Comparison of our results with prior studies on visual perception is difficult because of the differing nature of anaesthesia. Nevertheless, our results are largely consistent with previously reported findings,1,3,7,9,11 in that despite variable intraoperative reduction of vision, patients continue to experience visual phenomena.

Potential confounding variables include the anxiety level of patients' and their perception of pain during the peroperative period (although none of the patients admitted to significant discomfort). These may constitute a significant determinant in the patient's visual awareness and consequently their overall visual impression. Furthermore, a variable length of time between the implementation of the anaesthetic block and the initiation of the operation may have had an impact on visual impression predominantly affecting the early stages of the procedure. Lastly, we recognise the potential limitations in the study because of its non-controlled nature.

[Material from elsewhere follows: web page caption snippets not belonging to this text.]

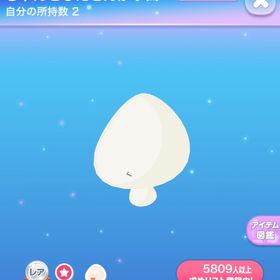 ちゅんとしたとんがり口 | ポケコロのアイテム、RMTの販売・買取一覧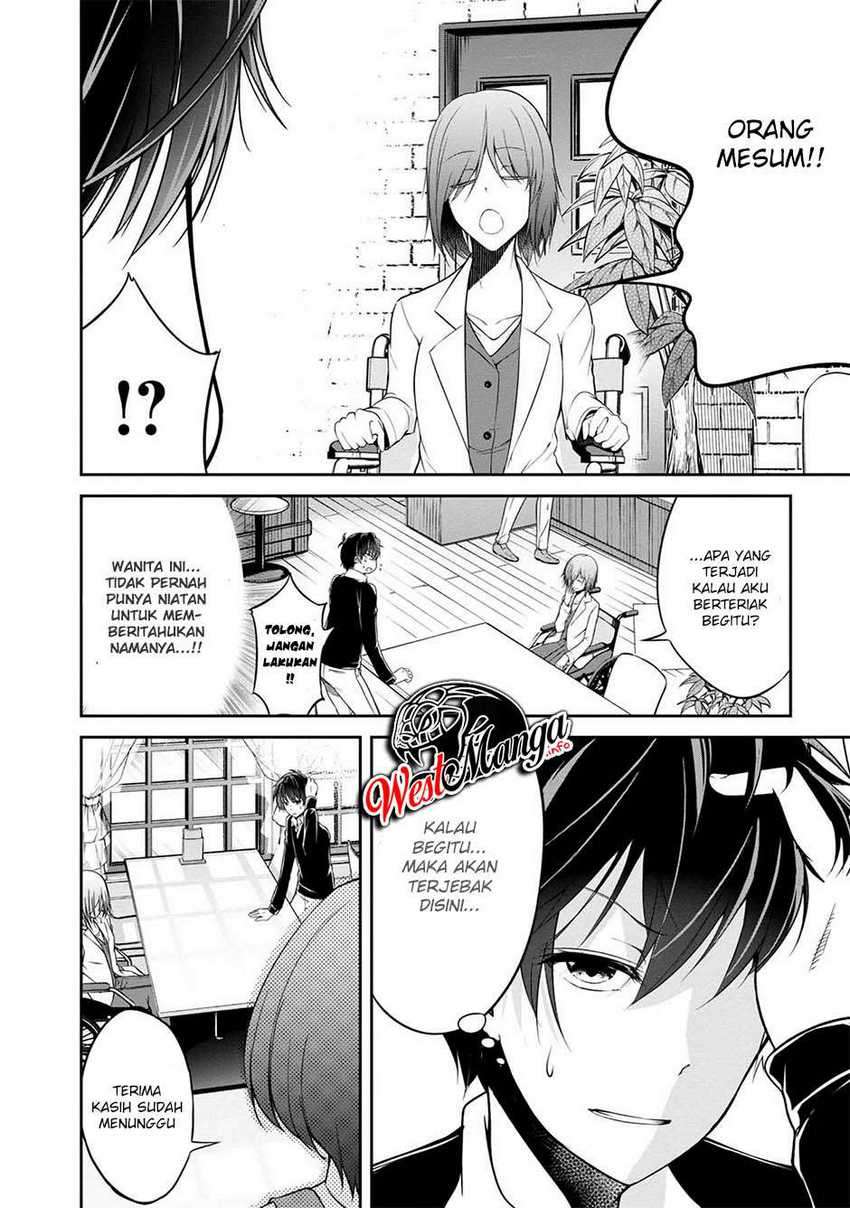 Namae no nai kaibutsu Chapter 30 - halaman 6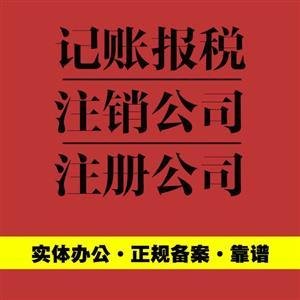 东城区代办有接待住宿业务的办事特种行业许可证8轻松拿证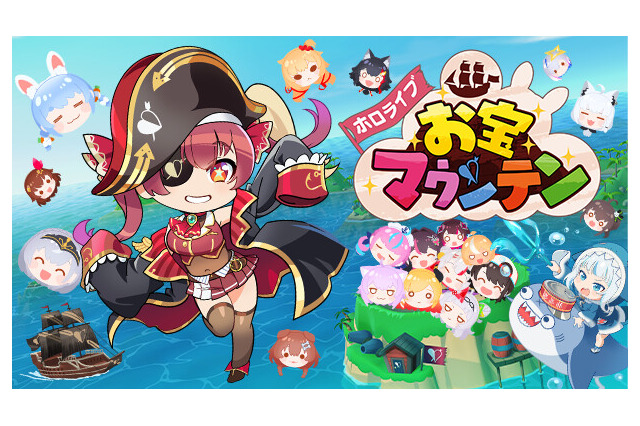 みこちのSTGやマリン船長の3Dパズルも!ホロライブの二次創作ゲームが集まったブランド「holo Indie」おすすめタイトルをご紹介 画像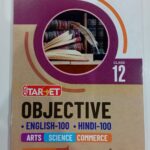 Target objective Hindi and English 12th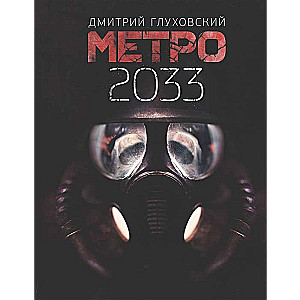 Метро 2033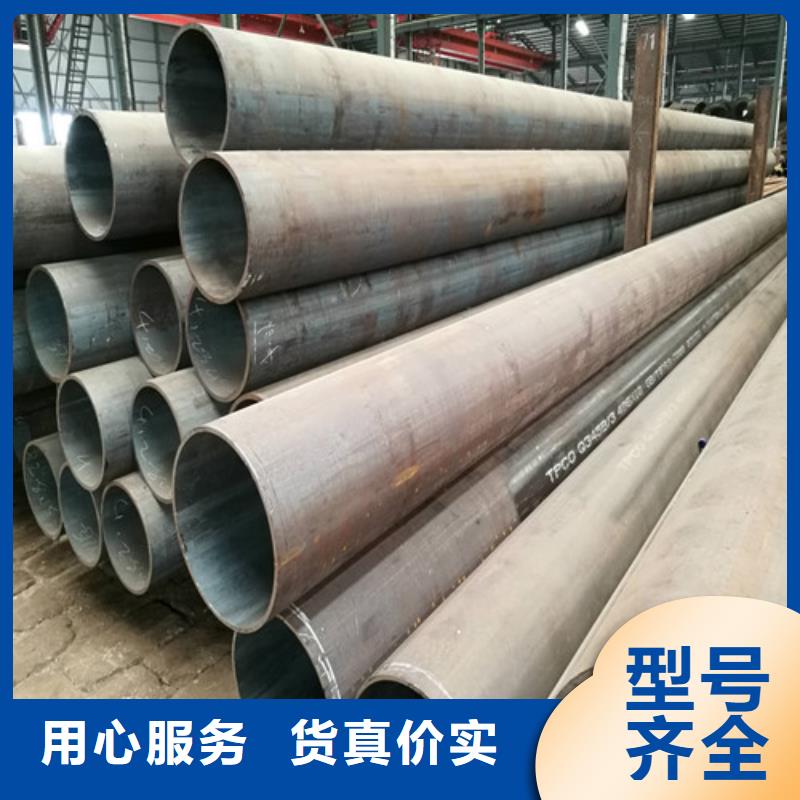 15crmo合金圆钢放心选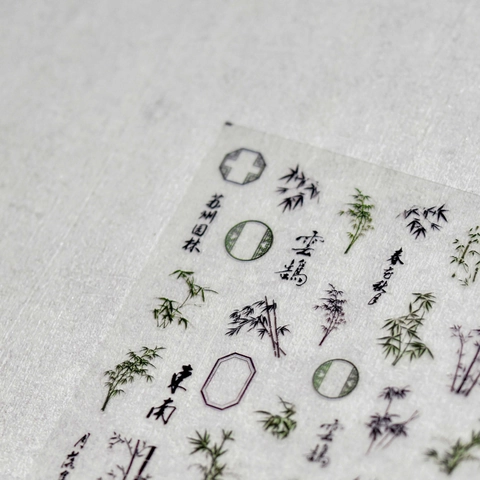 Nail Art Stickers Thin Adhesive Decals Bamboo Pattern Traditional Chinese Ink Style Manicure Decoration Zen Garden Design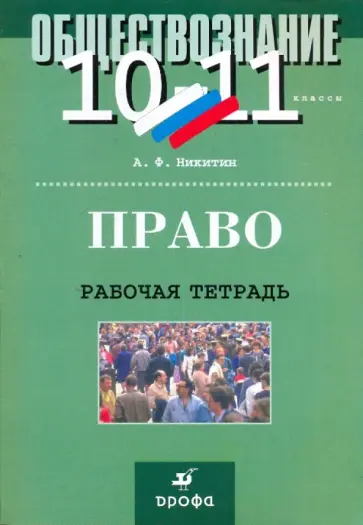 Анатолий Никитин - Обществознание. Право 10-11 класс. Рабочая тетрадь Анатолий Никитин - Обществознание. Право 10-11 класс. Рабочая тетрадь обложка книги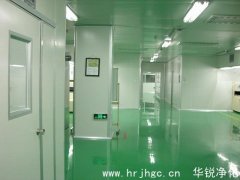 无尘车间的保养细节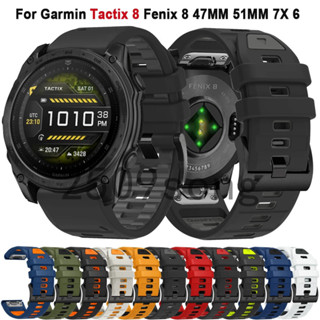 QuickFit 26mm 22mm 矽膠錶帶適用於Garmin Tactix8，Fenix 8，Instinct 3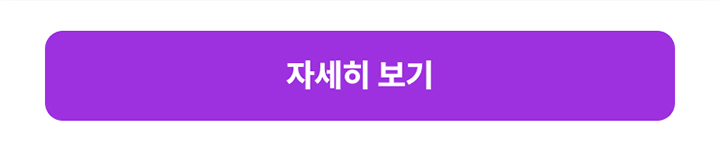 자세히 보기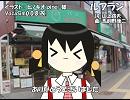 【ユキ】ルフラン【カバー】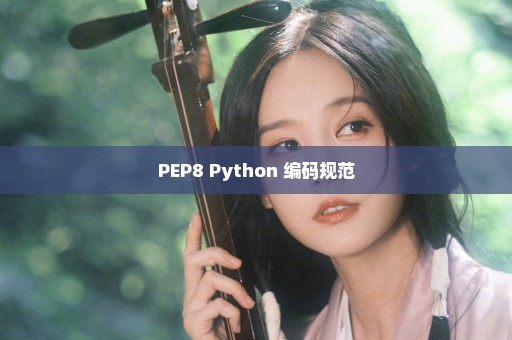 PEP8 Python 编码规范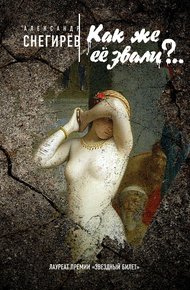 Обложка книги Как же её звали?..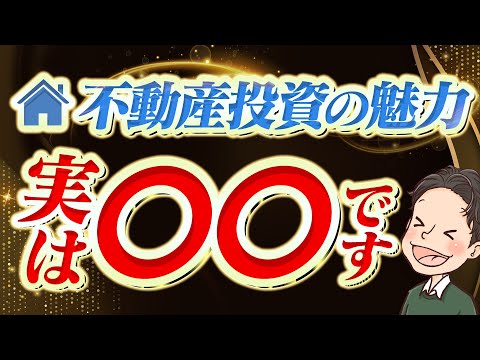 知っていましたか？不動産投資の魅力 実は〇〇です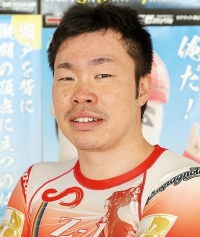 畝木 努
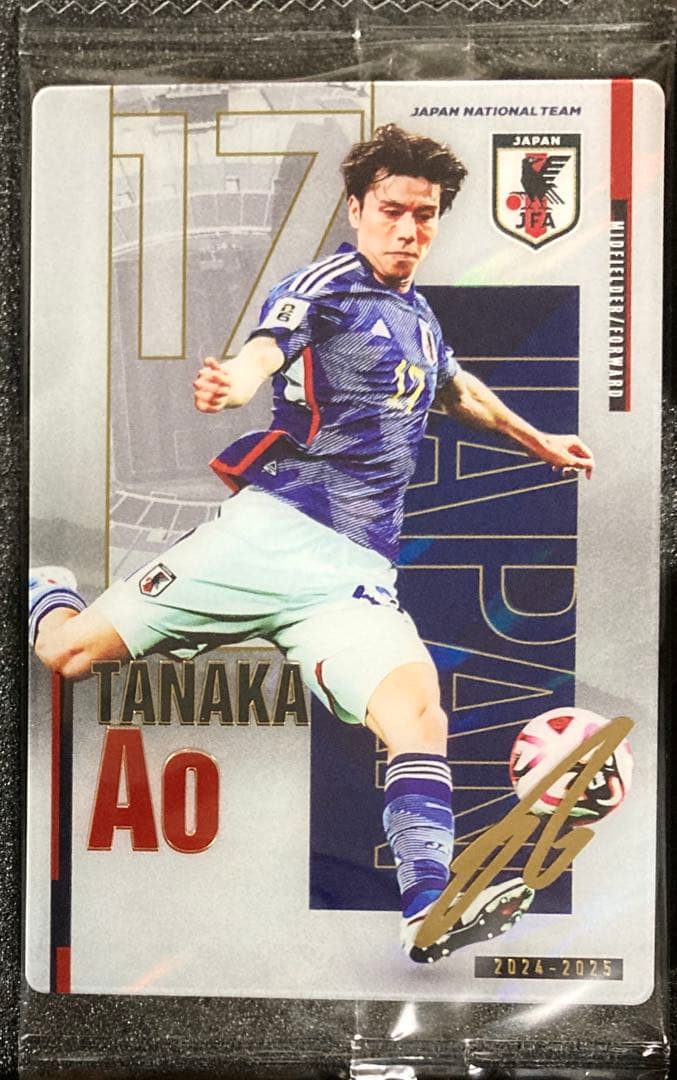 田中碧 金箔サインカード サッカー日本代表 ウエハース レアカード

Many patients admit to some apprehension about the possibility of visualising images of their cataract surgery. Additionally, 9.1% of patients in our study found surgery to be frightening as a result of their visual experiences. The experience may be perceived as being frightening because patients may not be expecting to see these visual sensations.

In order to alleviate some of this anxiety, a detailed explanation of possible visual phenomena (particularly bright light and colours) that may be encountered should be explained to all (but especially younger patients) preoperatively.